Update the records from the line holding "Time of clock at [96,168,128,198]: 10:12" through the end of the records, both included, by writing those lines out again with "clock" changed to "timepiece" and all else unchanged. Leave the pictures out of your answer.

→ Data lines:
╔══

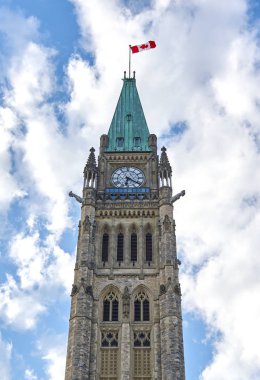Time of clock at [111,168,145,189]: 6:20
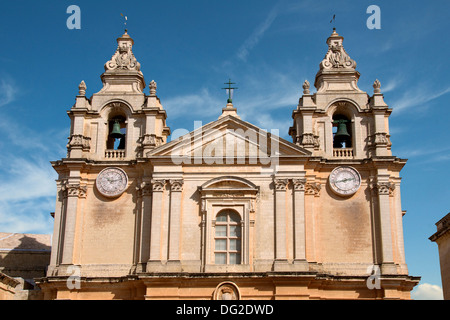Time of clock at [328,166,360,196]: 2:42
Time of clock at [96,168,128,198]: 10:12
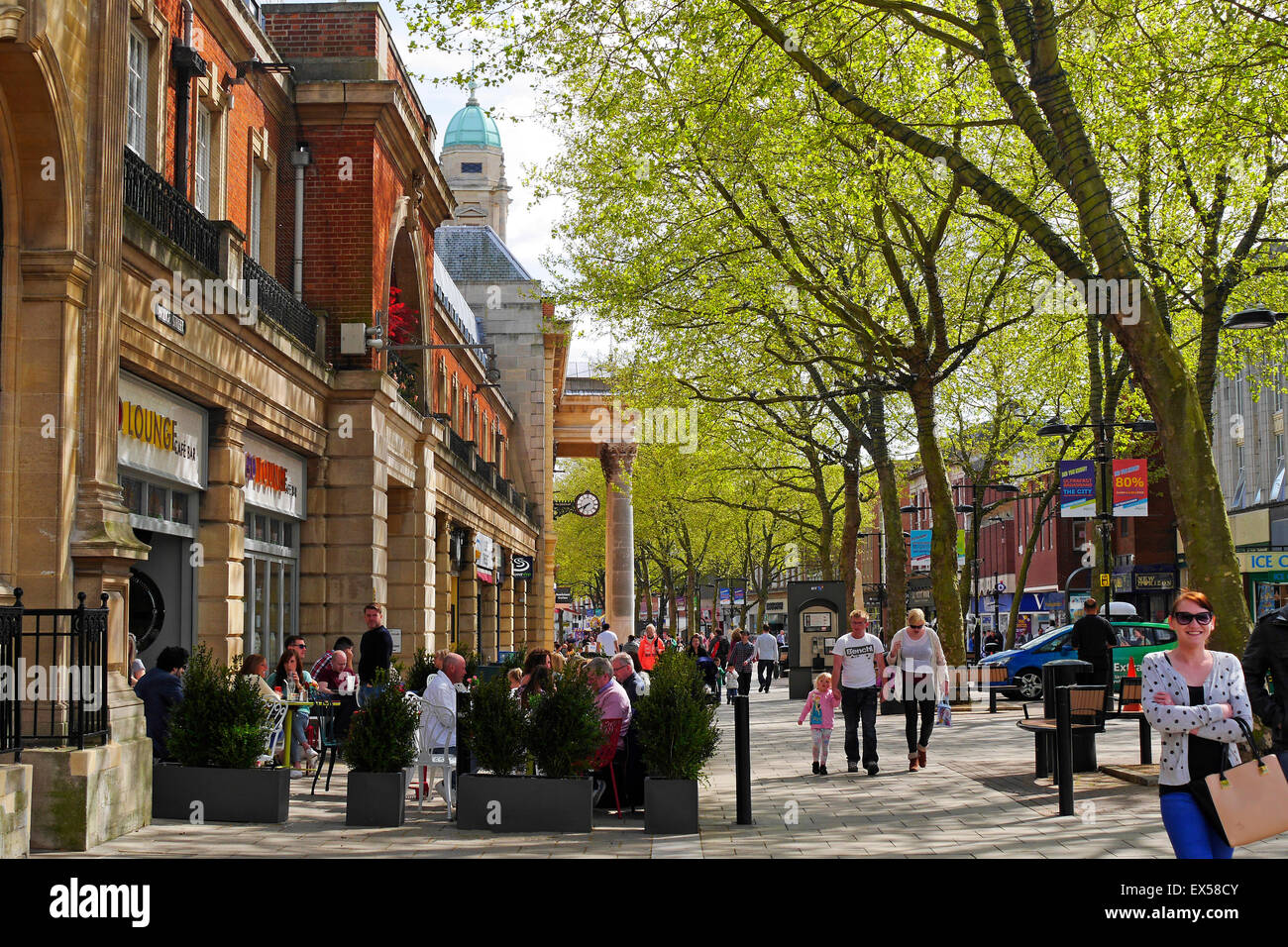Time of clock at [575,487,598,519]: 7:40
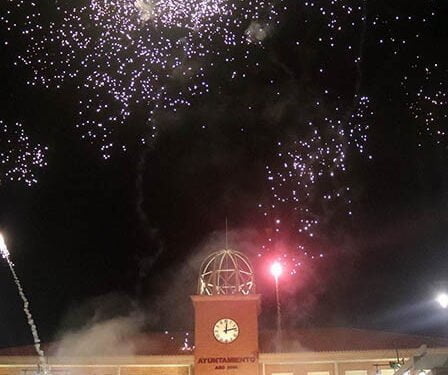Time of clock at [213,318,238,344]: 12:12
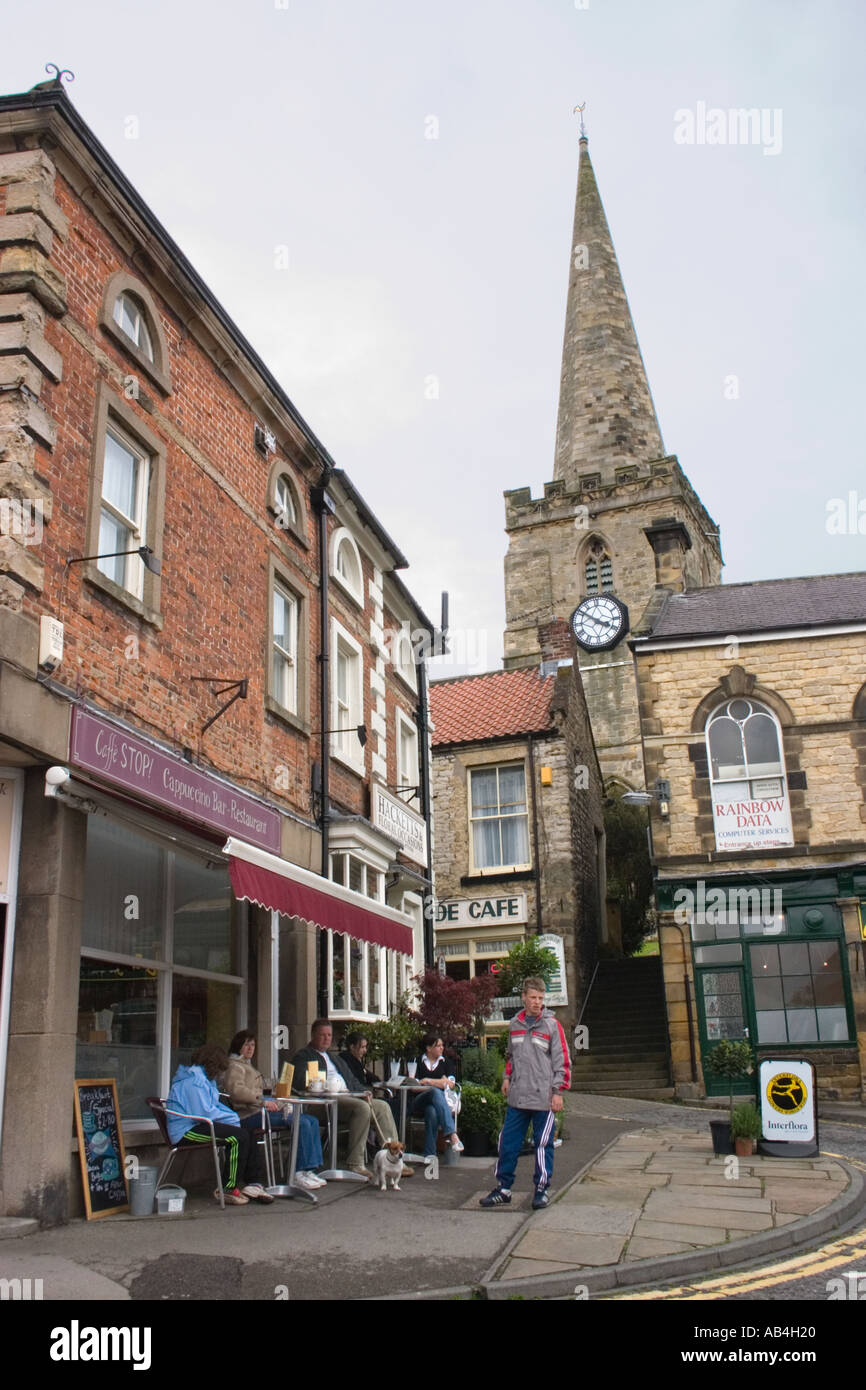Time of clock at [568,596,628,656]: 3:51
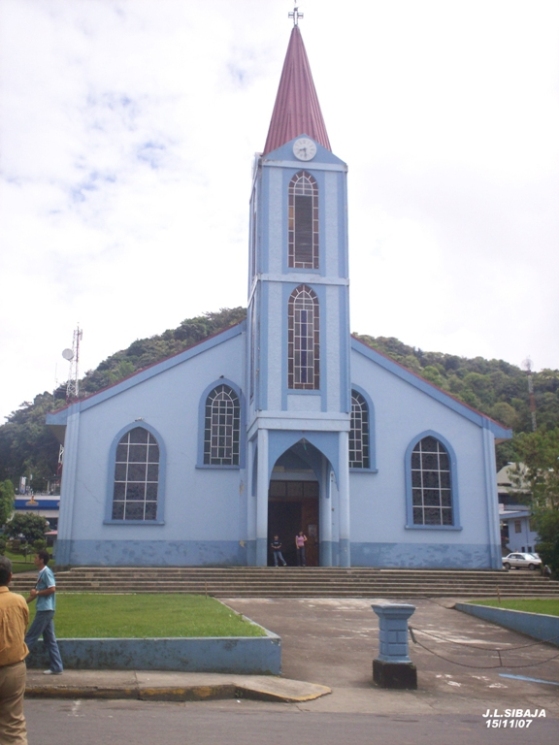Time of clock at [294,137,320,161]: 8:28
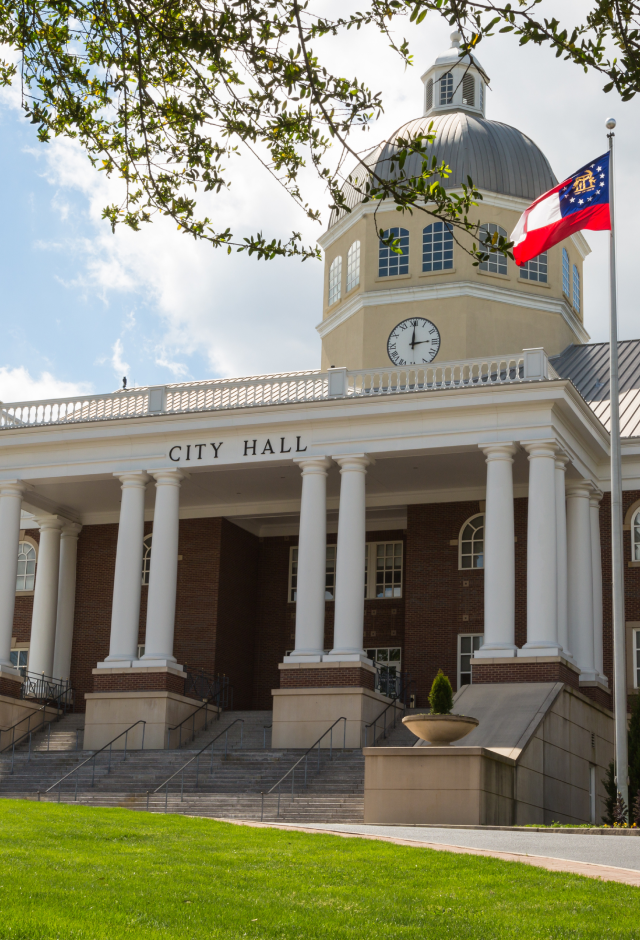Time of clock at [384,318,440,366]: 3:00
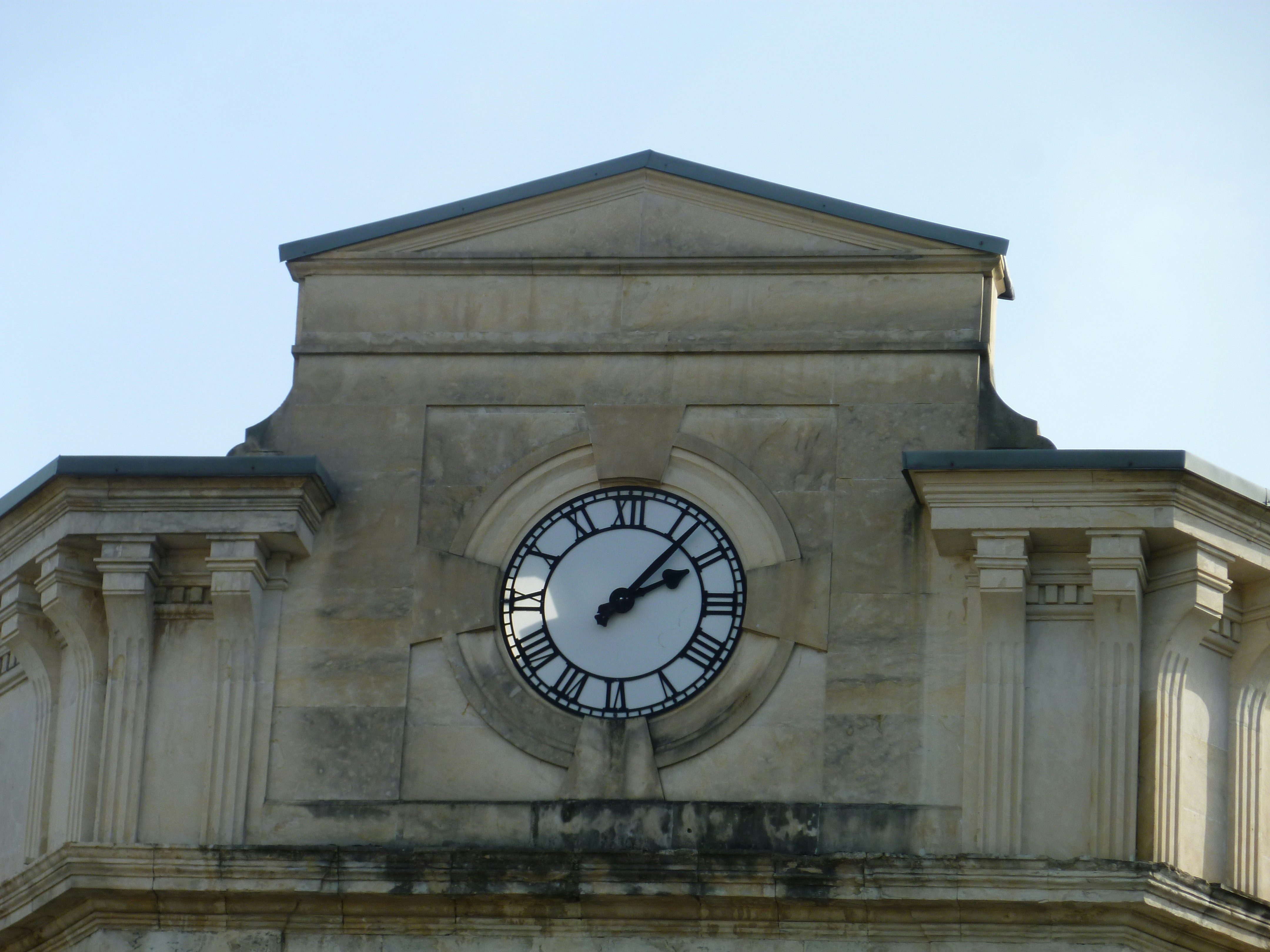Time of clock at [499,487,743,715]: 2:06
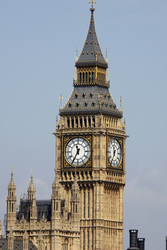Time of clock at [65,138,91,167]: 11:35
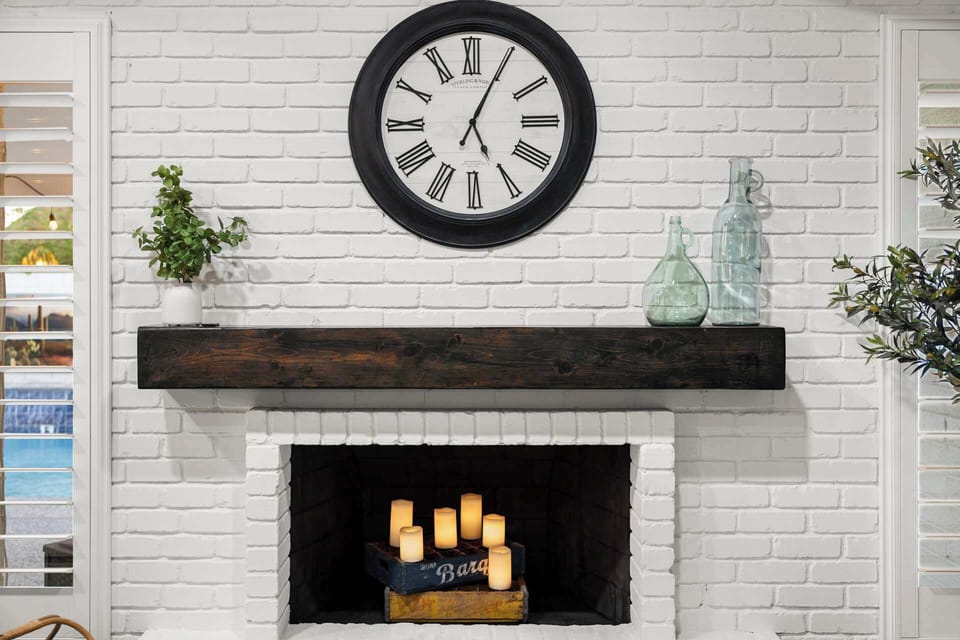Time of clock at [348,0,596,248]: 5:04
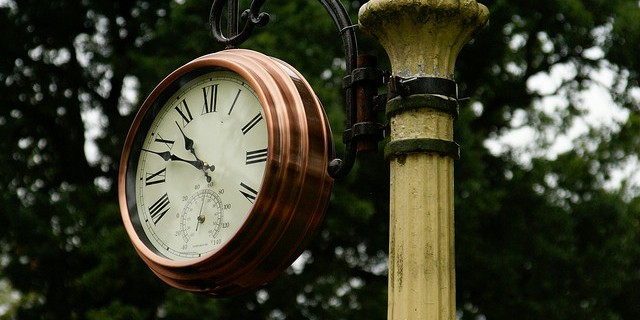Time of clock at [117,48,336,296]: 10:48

╚══

→ Result of the task:
Time of timepiece at [96,168,128,198]: 10:12
Time of timepiece at [575,487,598,519]: 7:40
Time of timepiece at [213,318,238,344]: 12:12
Time of timepiece at [568,596,628,656]: 3:51
Time of timepiece at [294,137,320,161]: 8:28
Time of timepiece at [384,318,440,366]: 3:00
Time of timepiece at [499,487,743,715]: 2:06
Time of timepiece at [65,138,91,167]: 11:35
Time of timepiece at [348,0,596,248]: 5:04
Time of timepiece at [117,48,336,296]: 10:48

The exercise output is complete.